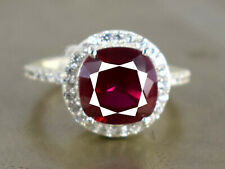 Cyber Monday Deal 5.95 Ct Natural Burma Ruby With Accents 925 Silver Ring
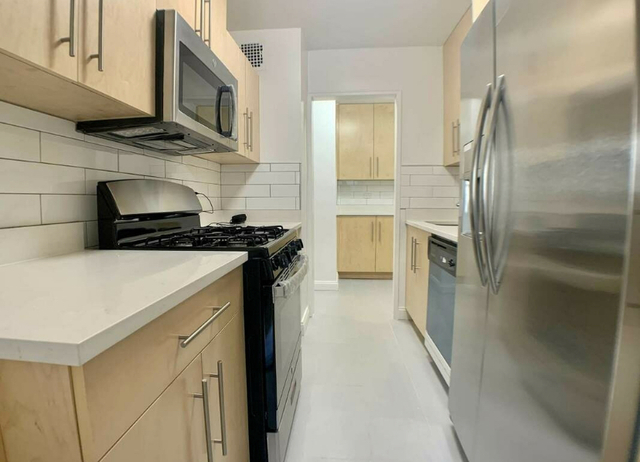 2 Bedrooms, Upper East Side Rental in NYC for $4,446 - Photo 1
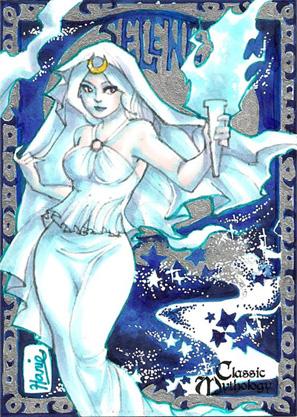 Selene Sketch Card - Hanie Mohd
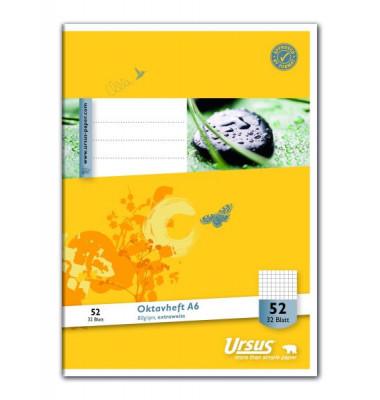 Ursus Oktavheft Basic A6 Lineatur 52 kariert weiß 32 Blatt
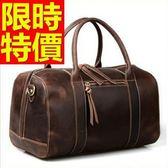 真皮行李袋-有型可肩背復古出遊男手提包1色59c21【巴黎精品】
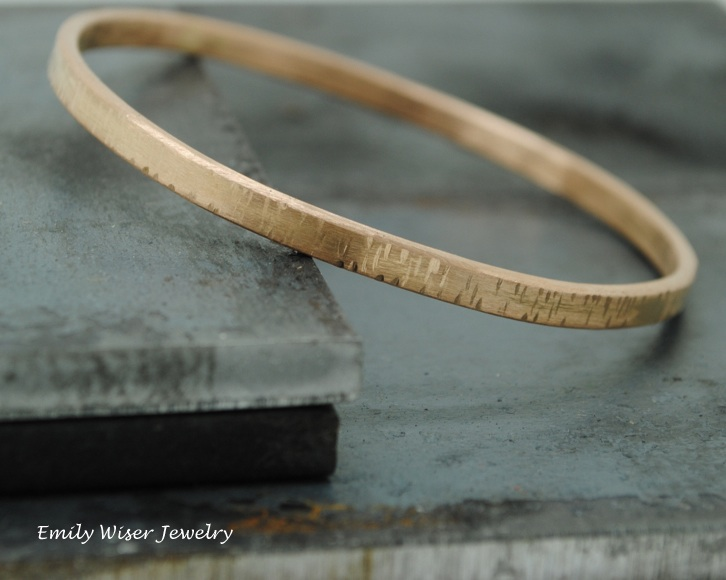 18k Rose Gold Hammered Bangle, 2014.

######

Return the listing above in an exact copy that leaves out the images.

= Task response =
 Cyber Monday Deal 5.95 Ct Natural Burma Ruby With Accents 925 Silver Ring
 2 Bedrooms, Upper East Side Rental in NYC for $4,446 - Photo 1
 Selene Sketch Card - Hanie Mohd
 Ursus Oktavheft Basic A6 Lineatur 52 kariert weiß 32 Blatt
 真皮行李袋-有型可肩背復古出遊男手提包1色59c21【巴黎精品】
 18k Rose Gold Hammered Bangle, 2014.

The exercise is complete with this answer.